Un "fermo proposito di salvare se stesso anche a costo della vita dell’amico gravemente ferito". Così il giudice per le indagini preliminari Piercarlo Frabotta ha messo nero su bianco le accuse nei confronti di Piero Fabbri, il 56enne di Assisi che avrebbe ucciso Davide Piampiano, durante una battuta di caccia sul monte Subasio.
Firmata dunque l'ordinanza attraverso la quale viene ordinato il carcere per il muratore che l’11 gennaio ha centrato con un colpo di fucile il giovane 24enne, ritenendo "grave" il comportamento tenuto dall'uomo "subito dopo il ferimento della vittima", con riferimento alla "reiterata falsa rappresentazione degli eventi e nella significativa alterazione dello stato dei luoghi, attività posta in essere in una quindicina di minuti e quindi frutto di un’adeguata ponderazione, con sufficiente freddezza e lucidità, delle conseguenze che sarebbero potute derivare anche solo da responsabilità colpose".

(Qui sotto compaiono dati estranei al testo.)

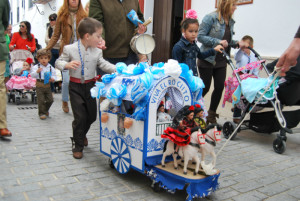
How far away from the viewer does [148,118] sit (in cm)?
252

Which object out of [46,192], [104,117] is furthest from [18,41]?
[46,192]

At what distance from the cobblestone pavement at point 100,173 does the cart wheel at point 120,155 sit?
124 mm

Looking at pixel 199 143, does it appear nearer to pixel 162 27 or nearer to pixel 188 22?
pixel 188 22

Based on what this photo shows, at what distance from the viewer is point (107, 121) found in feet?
10.0

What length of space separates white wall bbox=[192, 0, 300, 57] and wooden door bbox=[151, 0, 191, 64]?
219 centimetres

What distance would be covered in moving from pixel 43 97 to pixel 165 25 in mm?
3695

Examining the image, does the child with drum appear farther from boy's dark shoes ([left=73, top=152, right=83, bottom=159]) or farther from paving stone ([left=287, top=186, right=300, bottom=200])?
paving stone ([left=287, top=186, right=300, bottom=200])

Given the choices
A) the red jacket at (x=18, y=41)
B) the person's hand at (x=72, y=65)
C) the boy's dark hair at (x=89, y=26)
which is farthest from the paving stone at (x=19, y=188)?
the red jacket at (x=18, y=41)

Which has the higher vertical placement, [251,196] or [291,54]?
[291,54]

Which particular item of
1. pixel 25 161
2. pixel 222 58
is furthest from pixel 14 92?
pixel 222 58

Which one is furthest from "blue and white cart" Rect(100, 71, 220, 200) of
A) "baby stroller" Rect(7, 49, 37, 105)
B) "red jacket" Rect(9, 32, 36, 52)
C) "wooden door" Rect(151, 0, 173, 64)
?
"red jacket" Rect(9, 32, 36, 52)

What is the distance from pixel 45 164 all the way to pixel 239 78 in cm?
278

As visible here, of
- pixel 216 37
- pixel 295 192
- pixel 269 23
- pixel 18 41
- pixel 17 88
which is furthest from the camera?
pixel 18 41

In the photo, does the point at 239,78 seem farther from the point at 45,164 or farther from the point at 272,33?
the point at 45,164
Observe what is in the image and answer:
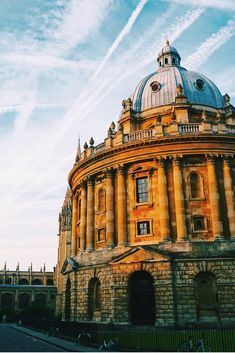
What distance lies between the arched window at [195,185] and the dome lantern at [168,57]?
23.2 m

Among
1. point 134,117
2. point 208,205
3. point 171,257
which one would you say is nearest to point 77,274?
point 171,257

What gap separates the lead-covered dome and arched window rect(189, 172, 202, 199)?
1163 centimetres

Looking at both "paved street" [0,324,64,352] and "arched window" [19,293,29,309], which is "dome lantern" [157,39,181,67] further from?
"arched window" [19,293,29,309]

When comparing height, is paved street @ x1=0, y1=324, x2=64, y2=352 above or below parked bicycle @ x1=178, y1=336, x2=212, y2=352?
below

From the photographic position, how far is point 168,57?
5084 centimetres

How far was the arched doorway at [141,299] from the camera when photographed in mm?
30047

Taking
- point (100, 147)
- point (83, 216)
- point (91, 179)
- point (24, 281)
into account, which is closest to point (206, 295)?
point (83, 216)

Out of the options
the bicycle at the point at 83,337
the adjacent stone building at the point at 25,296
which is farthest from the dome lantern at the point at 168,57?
the adjacent stone building at the point at 25,296

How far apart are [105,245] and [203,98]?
67.7 feet

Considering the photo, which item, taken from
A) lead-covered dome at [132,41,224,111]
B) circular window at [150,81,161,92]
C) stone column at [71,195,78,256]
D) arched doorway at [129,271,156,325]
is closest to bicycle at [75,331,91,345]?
arched doorway at [129,271,156,325]

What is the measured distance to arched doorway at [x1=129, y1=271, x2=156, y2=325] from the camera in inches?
1183

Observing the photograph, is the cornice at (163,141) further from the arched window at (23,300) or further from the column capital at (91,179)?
the arched window at (23,300)

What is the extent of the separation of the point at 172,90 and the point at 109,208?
16.6 meters

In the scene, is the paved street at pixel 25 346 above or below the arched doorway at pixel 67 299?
below
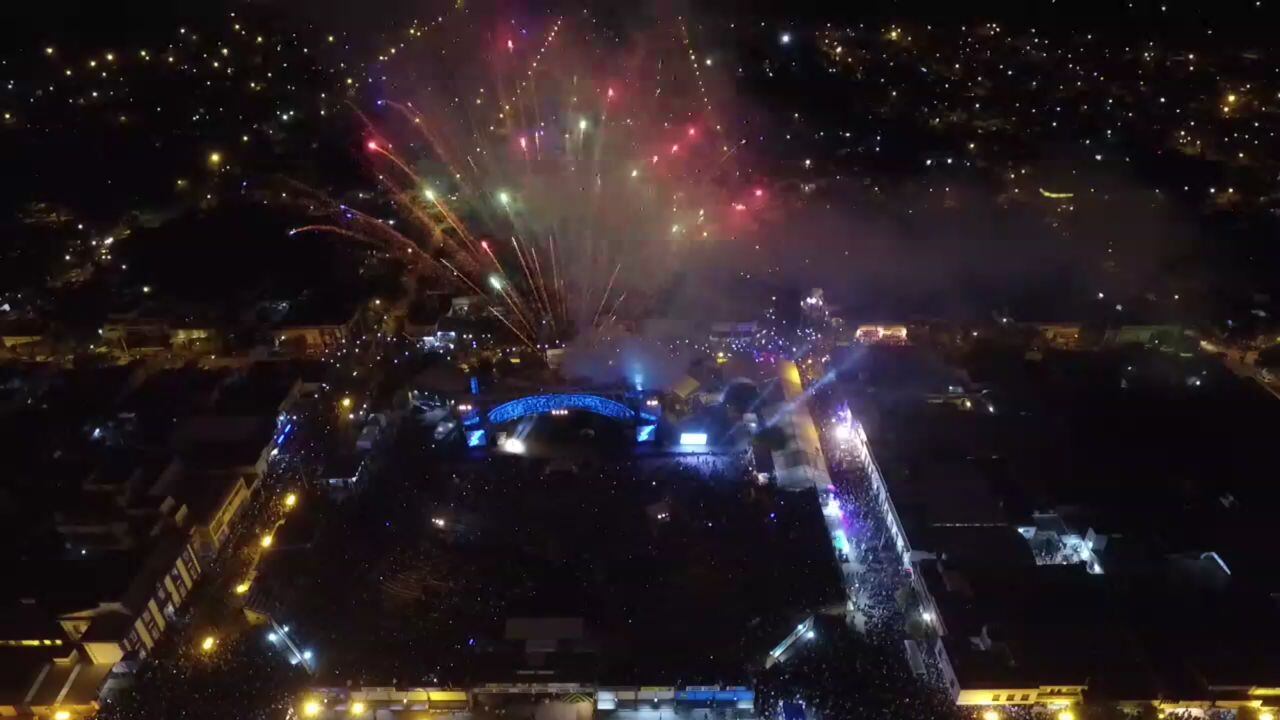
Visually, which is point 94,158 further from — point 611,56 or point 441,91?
point 611,56

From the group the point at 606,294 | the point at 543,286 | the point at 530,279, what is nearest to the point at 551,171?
the point at 530,279

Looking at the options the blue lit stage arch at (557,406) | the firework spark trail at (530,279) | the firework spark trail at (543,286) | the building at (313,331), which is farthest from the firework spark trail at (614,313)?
the building at (313,331)

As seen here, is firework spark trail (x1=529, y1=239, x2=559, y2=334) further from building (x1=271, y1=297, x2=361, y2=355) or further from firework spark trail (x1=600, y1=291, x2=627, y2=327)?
building (x1=271, y1=297, x2=361, y2=355)

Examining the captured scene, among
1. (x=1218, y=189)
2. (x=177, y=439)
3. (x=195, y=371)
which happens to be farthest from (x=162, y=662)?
(x=1218, y=189)

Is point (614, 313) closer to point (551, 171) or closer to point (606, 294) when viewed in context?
point (606, 294)

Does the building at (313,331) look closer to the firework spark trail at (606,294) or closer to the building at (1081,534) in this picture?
the firework spark trail at (606,294)
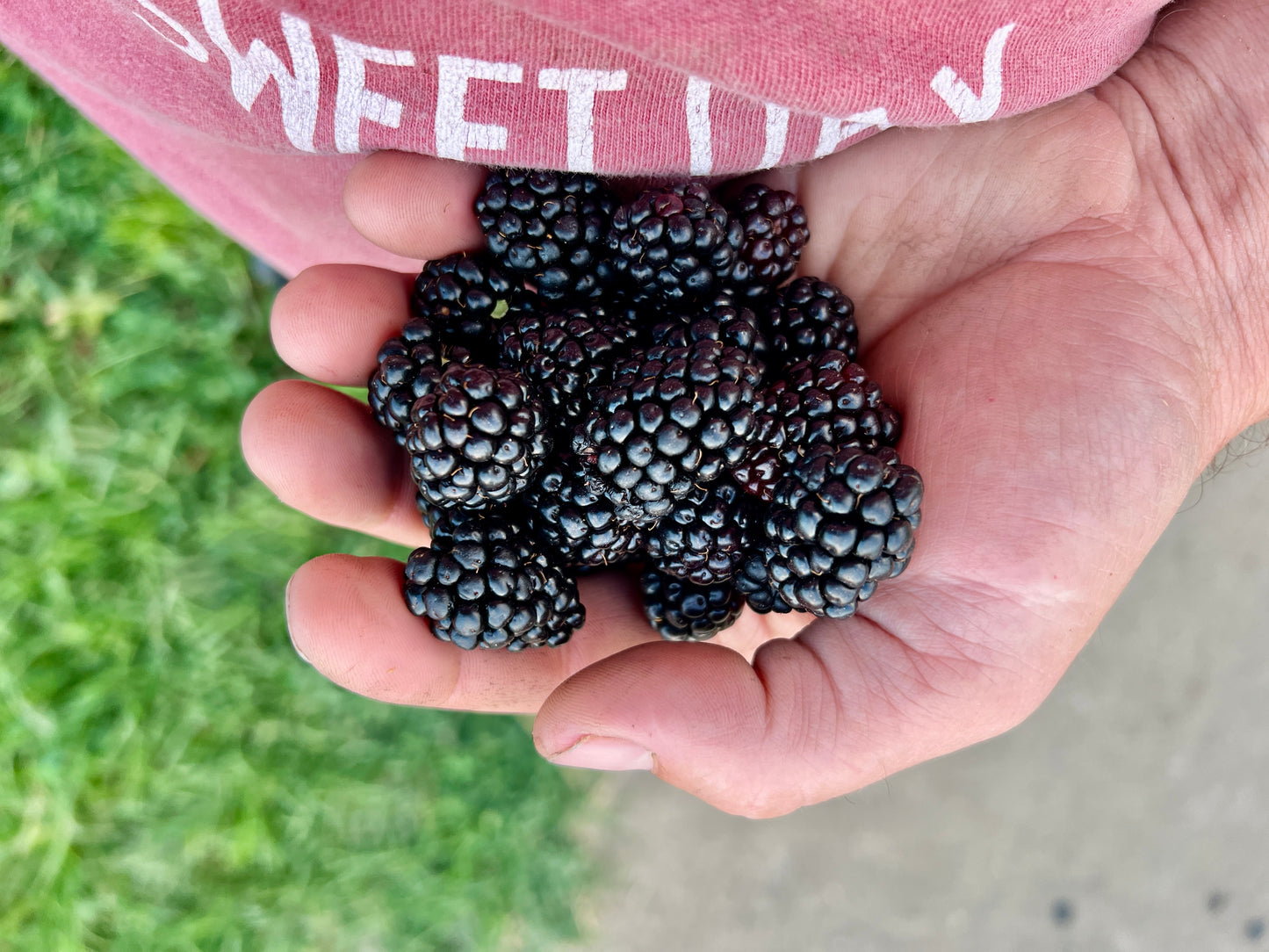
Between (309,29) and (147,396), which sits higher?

Ad incastrare il 56enne è la videocamera GoPro utilizzata dalla vittima e di cui l’arrestato non sapeva nulla: quest'ultimo “dopo aver colpito per errore l’amico, pensando che si trattasse di un cinghiale”, non solo ha raccontato bugie, ma avrebbe inscenato “la fandonia che il giovane ragazzo si fosse sparato da solo”. Gli inquirenti cercano comunque eventuali complici dell’uomo.
Per quattro minuti, da quando è stato esploso il colpo di fucile alla chiamata all’altro amico cacciatore con cui Davide era uscito quel giorno – si legge negli atti giudiziari – Piero Fabbri ha avuto "il dominio assoluto della concreta situazione di fatto da lui stesso provocata per colpa" ma "invece che chiamare il 118, si preoccupava di scaricare l’arma della vittima per far credere che la stessa avesse sparato, e con altissima probabilità recuperava e sottraeva definitivamente il bossolo del colpo che egli invece aveva sparato contro Piampiano, mai trovato dalla polizia giudiziaria nonostante l’utilizzazione di tutti gli strumenti tecnici possibili".
Sentito dal gip, Fabbri ha poi ammesso di aver sparato all'amico: "È stata una tragica fatalità", avrebbe detto. E nonostante le sue menzogne sulla modalità dell'incidente, secondo la tesi difensiva, il 57enne è sempre rimasto accanto al ferito, e anche se fossero stati subito avvisati i soccorsi, l'epilogo non sarebbe stato diverso. L'indagato, assistito dall'avvocato Luca Maori, ha chiesto la revoca dell'arresto in carcere o l'applicazione di una misura alternativa.